##### Available data #####

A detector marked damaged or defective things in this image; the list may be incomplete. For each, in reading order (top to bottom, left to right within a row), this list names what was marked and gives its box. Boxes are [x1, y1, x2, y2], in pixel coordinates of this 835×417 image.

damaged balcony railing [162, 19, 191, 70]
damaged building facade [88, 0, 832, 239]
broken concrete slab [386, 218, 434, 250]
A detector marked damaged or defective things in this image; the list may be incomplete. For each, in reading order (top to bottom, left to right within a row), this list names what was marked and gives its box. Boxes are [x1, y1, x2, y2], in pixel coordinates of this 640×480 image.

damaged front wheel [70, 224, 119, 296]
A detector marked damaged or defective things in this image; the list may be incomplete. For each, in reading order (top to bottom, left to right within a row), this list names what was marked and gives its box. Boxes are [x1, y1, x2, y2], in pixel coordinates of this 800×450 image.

#####
##### Available data #####

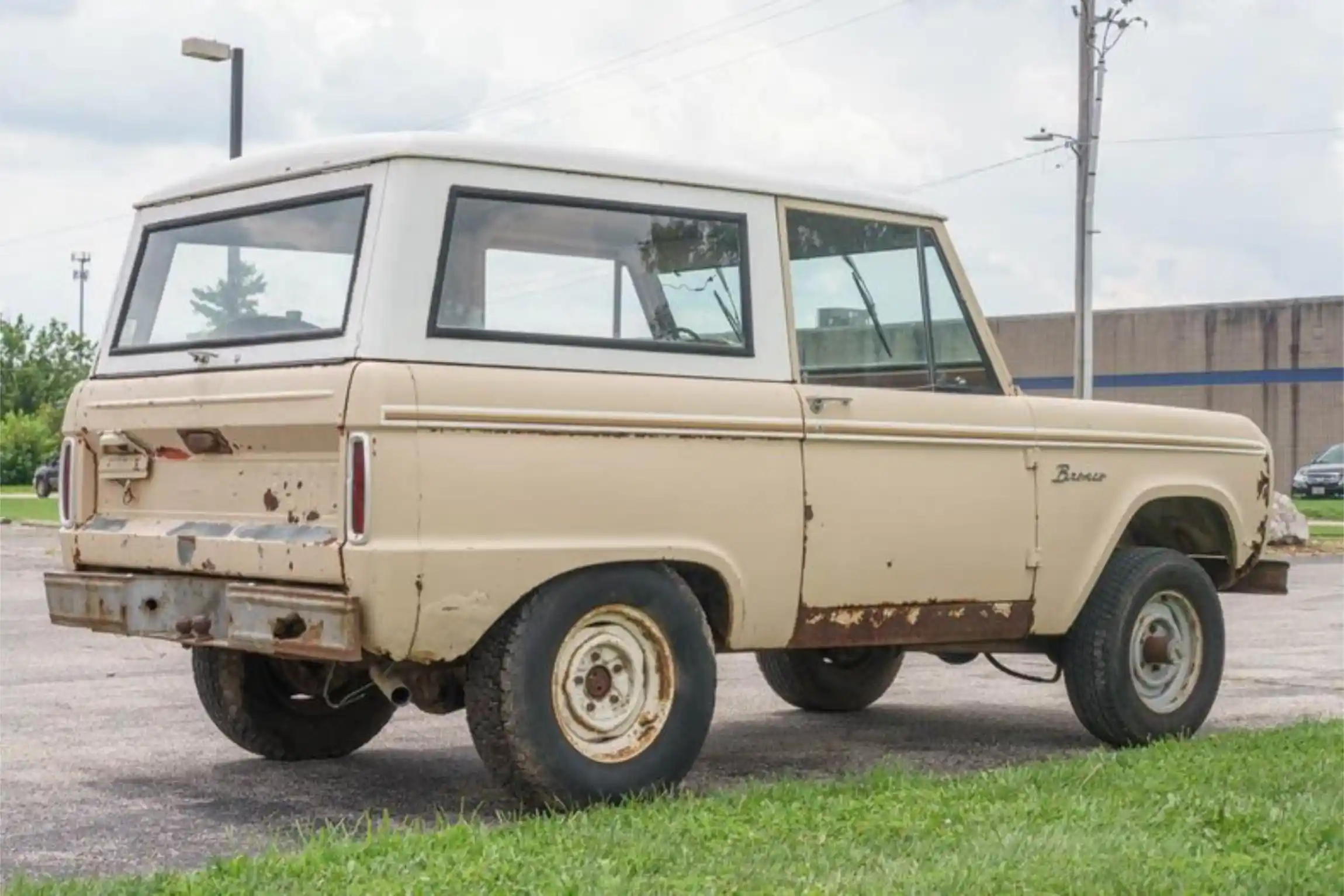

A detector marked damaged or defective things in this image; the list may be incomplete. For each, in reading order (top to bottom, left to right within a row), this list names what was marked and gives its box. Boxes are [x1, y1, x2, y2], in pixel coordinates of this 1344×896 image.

#####

_Prompt_. Retype, in the same exact form, the lines of the material above from the line holding "this 640×480 image." through the line holding "this 800×450 image.".

_Your response_.
A detector marked damaged or defective things in this image; the list may be incomplete. For each, in reading order (top to bottom, left to right within a row), this list names what was marked and gives its box. Boxes are [x1, y1, x2, y2], in pixel coordinates of this 640×480 image.

damaged front wheel [70, 224, 119, 296]
A detector marked damaged or defective things in this image; the list may be incomplete. For each, in reading order (top to bottom, left to right within a row), this list names what was marked and gives its box. Boxes are [x1, y1, x2, y2], in pixel coordinates of this 800×450 image.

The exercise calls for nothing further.